Market Update | Jason Obradovich

Hello everyone. Welcome back to the Mortgage Rundown. Today we are going to talk about what’s happening with the Capital Markets.

Another month and another release of inflation data. Yesterday was the highly anticipated CPI report. Is inflation still running high or have the FOMC moves over the past year finally pushed inflation downwards?

Well yesterday we got some bad news and a little bit of good news. Inflation is still running well above the Fed’s target and on a year-over-year basis is still running at 5.5% when you exclude volatile food and energy prices. In fact, if you look at the chart on your screen you will see that annual inflation has come down from its peak in September, but the FOMC still has a long way to go to get it down to 3% or lower.

Just to summarize, the Fed has been raising interest rates since March of last year and we are now looking at a Fed funds rate that went from 0-0.25% to where it is now at 5-5.25%. Those increases have certainly put a cramp on the economy and it’s slowly working its way into the components of CPI. We are starting to see relief in airfare, hotel stays, new cars, and rent. But the job market remains very strong with unemployment at record lows, goods prices are still very high, and energy prices still remain elevated.
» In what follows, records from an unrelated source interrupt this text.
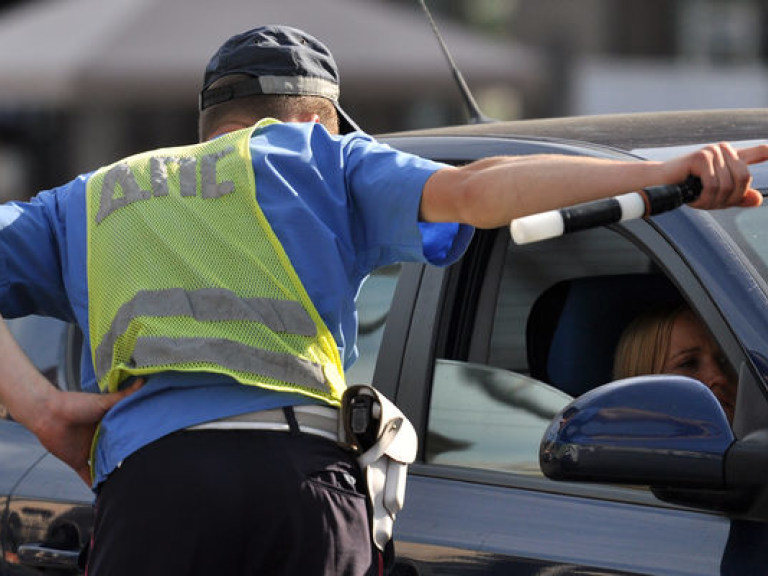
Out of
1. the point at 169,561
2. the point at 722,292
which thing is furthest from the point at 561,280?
the point at 169,561

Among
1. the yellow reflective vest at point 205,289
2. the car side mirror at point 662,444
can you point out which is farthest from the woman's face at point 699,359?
the yellow reflective vest at point 205,289

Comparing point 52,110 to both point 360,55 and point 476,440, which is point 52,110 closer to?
point 360,55

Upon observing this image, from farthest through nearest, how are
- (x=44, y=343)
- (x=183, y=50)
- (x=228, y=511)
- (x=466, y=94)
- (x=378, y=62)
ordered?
(x=378, y=62) → (x=183, y=50) → (x=466, y=94) → (x=44, y=343) → (x=228, y=511)

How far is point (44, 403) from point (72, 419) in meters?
0.05

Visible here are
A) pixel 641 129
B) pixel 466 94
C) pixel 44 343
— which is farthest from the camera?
pixel 466 94

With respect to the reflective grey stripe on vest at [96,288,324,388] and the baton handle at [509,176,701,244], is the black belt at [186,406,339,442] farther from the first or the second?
the baton handle at [509,176,701,244]

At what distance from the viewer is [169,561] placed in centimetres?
242

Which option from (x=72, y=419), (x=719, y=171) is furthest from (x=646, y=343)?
(x=72, y=419)

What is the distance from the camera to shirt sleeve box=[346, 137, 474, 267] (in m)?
2.45

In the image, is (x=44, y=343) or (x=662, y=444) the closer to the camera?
(x=662, y=444)

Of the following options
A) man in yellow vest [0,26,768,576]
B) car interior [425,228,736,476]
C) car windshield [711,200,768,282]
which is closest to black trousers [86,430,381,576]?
man in yellow vest [0,26,768,576]

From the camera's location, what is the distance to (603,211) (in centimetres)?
212

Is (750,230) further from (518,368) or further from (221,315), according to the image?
(221,315)

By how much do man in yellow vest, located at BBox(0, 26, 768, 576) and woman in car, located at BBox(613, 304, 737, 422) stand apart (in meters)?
0.57
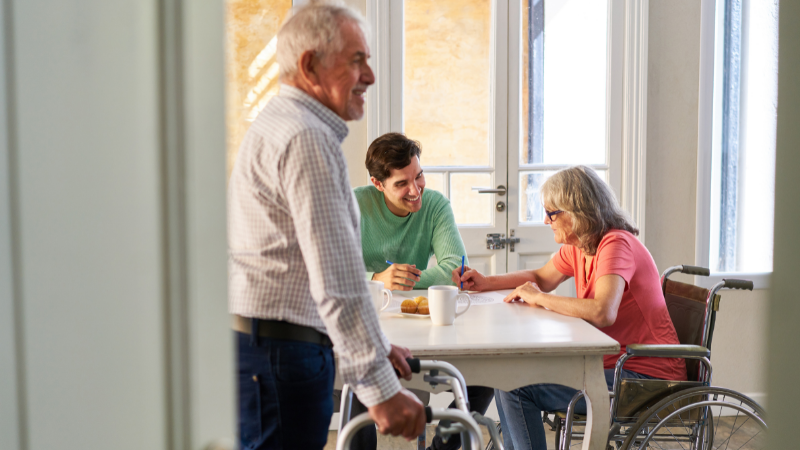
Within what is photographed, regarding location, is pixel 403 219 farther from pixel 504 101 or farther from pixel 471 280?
pixel 504 101

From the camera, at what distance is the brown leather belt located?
1000 millimetres

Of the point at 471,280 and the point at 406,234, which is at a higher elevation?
the point at 406,234

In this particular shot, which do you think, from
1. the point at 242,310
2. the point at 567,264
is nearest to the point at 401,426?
the point at 242,310

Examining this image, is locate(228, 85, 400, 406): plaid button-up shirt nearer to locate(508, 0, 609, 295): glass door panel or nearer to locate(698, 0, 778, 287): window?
locate(508, 0, 609, 295): glass door panel

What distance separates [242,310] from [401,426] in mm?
315

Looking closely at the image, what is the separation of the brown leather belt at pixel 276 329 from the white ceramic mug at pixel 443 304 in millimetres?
712

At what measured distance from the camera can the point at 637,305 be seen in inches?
77.1

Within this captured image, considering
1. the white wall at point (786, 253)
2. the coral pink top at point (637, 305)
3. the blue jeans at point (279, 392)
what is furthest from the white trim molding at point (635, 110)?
the white wall at point (786, 253)

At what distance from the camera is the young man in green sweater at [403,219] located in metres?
2.26

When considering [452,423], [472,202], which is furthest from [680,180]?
[452,423]

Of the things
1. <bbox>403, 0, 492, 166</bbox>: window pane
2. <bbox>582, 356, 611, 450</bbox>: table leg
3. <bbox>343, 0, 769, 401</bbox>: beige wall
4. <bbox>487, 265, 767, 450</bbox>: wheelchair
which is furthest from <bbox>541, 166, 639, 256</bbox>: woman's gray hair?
<bbox>343, 0, 769, 401</bbox>: beige wall

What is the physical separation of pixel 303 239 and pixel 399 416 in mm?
304

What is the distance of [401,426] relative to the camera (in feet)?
3.07

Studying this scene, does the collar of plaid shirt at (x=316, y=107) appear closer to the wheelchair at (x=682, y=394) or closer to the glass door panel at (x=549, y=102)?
the wheelchair at (x=682, y=394)
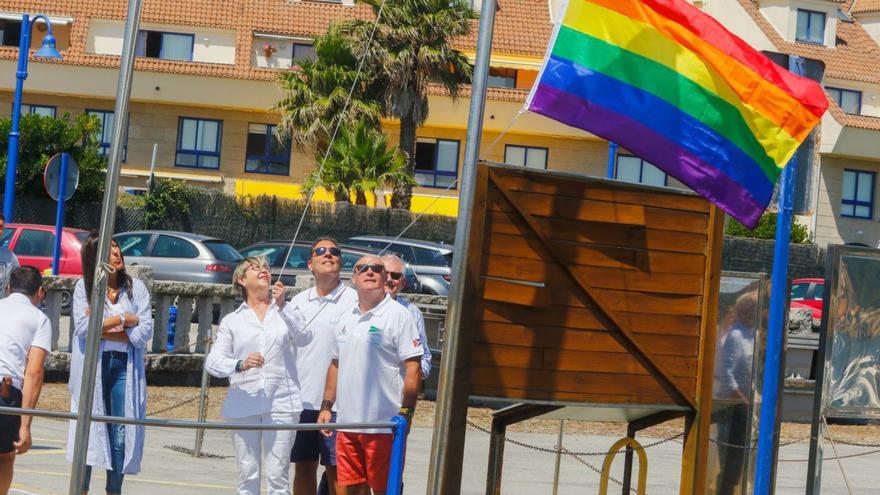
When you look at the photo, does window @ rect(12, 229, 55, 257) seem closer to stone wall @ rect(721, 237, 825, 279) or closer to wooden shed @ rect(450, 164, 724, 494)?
wooden shed @ rect(450, 164, 724, 494)

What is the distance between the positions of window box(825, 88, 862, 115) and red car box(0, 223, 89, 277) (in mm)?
35242

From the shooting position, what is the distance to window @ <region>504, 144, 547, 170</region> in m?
48.3

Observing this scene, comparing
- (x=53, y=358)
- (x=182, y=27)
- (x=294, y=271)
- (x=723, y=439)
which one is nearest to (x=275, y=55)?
(x=182, y=27)

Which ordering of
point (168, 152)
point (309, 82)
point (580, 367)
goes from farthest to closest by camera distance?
1. point (168, 152)
2. point (309, 82)
3. point (580, 367)

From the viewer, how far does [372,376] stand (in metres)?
7.87

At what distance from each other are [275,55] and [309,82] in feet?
24.1

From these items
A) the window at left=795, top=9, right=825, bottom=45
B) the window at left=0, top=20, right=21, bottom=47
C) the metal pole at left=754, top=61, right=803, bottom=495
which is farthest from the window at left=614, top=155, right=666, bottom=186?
the metal pole at left=754, top=61, right=803, bottom=495

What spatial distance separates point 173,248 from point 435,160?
2522cm

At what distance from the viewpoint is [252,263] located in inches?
323

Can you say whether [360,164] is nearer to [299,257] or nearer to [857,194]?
[299,257]

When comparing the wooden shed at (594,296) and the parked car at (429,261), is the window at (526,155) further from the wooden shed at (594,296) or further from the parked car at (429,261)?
the wooden shed at (594,296)

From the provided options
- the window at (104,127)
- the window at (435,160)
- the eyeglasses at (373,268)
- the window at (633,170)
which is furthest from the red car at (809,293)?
the window at (104,127)

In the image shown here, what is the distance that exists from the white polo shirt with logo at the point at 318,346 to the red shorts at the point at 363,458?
0.60m

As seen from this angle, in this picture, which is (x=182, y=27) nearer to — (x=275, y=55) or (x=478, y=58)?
(x=275, y=55)
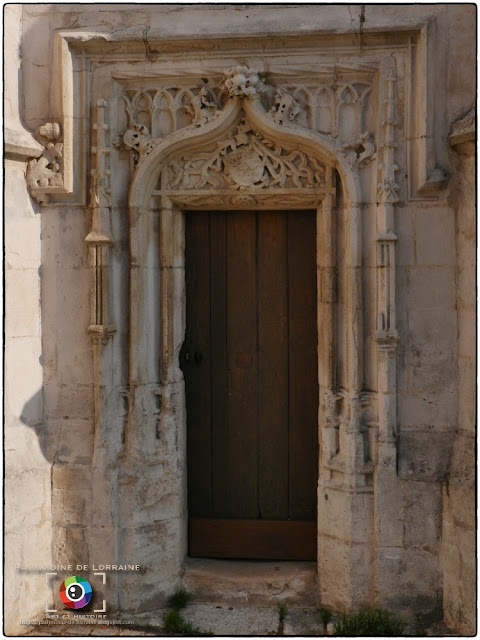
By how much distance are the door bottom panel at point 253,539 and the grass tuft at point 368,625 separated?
2.08 feet

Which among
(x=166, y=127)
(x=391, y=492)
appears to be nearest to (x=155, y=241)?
(x=166, y=127)

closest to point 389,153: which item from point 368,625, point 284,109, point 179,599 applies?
point 284,109

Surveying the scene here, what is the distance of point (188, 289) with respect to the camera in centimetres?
536

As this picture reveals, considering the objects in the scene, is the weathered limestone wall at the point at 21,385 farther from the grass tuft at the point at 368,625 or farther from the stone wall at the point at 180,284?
the grass tuft at the point at 368,625

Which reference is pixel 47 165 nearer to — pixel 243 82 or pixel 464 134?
pixel 243 82

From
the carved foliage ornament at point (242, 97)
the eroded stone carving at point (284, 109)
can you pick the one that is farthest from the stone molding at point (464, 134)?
the eroded stone carving at point (284, 109)

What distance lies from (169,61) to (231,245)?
1322 millimetres

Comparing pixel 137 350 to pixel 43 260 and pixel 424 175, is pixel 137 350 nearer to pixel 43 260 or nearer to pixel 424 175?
pixel 43 260

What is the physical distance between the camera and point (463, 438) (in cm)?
483

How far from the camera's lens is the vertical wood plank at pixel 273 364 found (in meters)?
5.29

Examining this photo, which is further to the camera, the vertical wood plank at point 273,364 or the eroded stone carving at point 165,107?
the vertical wood plank at point 273,364

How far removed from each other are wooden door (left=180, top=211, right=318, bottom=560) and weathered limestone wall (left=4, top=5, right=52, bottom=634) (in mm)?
1064

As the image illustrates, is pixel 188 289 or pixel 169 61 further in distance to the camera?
pixel 188 289

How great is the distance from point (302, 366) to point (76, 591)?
7.31 feet
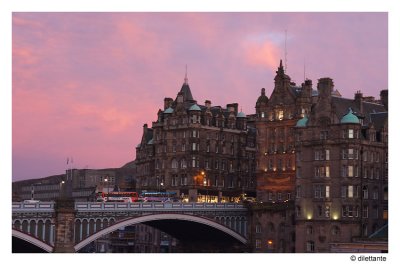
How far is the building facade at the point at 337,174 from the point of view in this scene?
126 meters

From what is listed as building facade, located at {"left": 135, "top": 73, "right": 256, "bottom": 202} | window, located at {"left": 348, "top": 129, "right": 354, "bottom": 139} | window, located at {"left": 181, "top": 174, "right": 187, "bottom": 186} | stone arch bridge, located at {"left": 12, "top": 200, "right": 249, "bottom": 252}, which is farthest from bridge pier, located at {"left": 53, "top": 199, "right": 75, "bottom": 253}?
window, located at {"left": 181, "top": 174, "right": 187, "bottom": 186}

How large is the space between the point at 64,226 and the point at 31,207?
5326mm

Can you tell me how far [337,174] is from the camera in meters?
126

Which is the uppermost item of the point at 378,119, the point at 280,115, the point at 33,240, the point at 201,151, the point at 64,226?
the point at 280,115

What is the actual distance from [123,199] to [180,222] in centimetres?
1048

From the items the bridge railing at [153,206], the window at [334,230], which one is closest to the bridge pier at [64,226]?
the bridge railing at [153,206]

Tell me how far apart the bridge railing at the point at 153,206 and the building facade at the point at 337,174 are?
13733 mm

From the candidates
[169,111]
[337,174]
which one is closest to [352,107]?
[337,174]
Inflation has spread throughout the entire economy and when it comes down it’s very uneven, and for certain sectors, returns to normal very slowly. We will have to continue to be patient, but it does appear that we are on the right track for it to come down over time.

Yesterday’s report seems to reinforce the belief that the FOMC will not raise rates in June and has reached their terminal rate. The market is pricing in a drop in the Fed Funds rate in September, November, and December. That might be an aggressive timeline given recent comments from the Fed, but clearly the market believes the economy is headed for a recession much sooner than the Fed. So far, the Fed has been right about the stickiness of inflation and the need to keep rates higher for longer.

That’s it everyone from the capital markets desk this week. Thank you all for watching and have a great day.